> **Exercise goal**
Each entry below is to be printed verbatim.
━━ Extracted records
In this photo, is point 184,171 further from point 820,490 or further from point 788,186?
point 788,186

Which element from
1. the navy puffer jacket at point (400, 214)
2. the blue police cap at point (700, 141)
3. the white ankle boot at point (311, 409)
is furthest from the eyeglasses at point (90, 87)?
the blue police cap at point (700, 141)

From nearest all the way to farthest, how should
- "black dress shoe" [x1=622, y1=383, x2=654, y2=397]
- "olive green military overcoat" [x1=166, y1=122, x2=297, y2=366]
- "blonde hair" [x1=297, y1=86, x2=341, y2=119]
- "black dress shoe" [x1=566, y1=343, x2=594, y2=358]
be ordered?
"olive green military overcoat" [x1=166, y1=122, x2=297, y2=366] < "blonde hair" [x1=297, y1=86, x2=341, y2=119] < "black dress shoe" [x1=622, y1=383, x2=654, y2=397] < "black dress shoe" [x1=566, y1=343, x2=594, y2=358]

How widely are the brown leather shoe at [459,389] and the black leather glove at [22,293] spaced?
━━━━
> **Solution to the problem**
In this photo, is point 184,171 further from point 820,490 or further from point 788,186?
point 788,186

Which element from
1. the navy puffer jacket at point (400, 214)
2. the blue police cap at point (700, 141)
3. the white ankle boot at point (311, 409)
is furthest from the eyeglasses at point (90, 87)?
the blue police cap at point (700, 141)

From nearest all the way to farthest, how should
- "black dress shoe" [x1=622, y1=383, x2=654, y2=397]
- "olive green military overcoat" [x1=166, y1=122, x2=297, y2=366]
- "blonde hair" [x1=297, y1=86, x2=341, y2=119]
- "black dress shoe" [x1=566, y1=343, x2=594, y2=358]
be ordered?
"olive green military overcoat" [x1=166, y1=122, x2=297, y2=366] < "blonde hair" [x1=297, y1=86, x2=341, y2=119] < "black dress shoe" [x1=622, y1=383, x2=654, y2=397] < "black dress shoe" [x1=566, y1=343, x2=594, y2=358]

How widely are the brown leather shoe at [459,389] and the black leather glove at [22,293] spaced?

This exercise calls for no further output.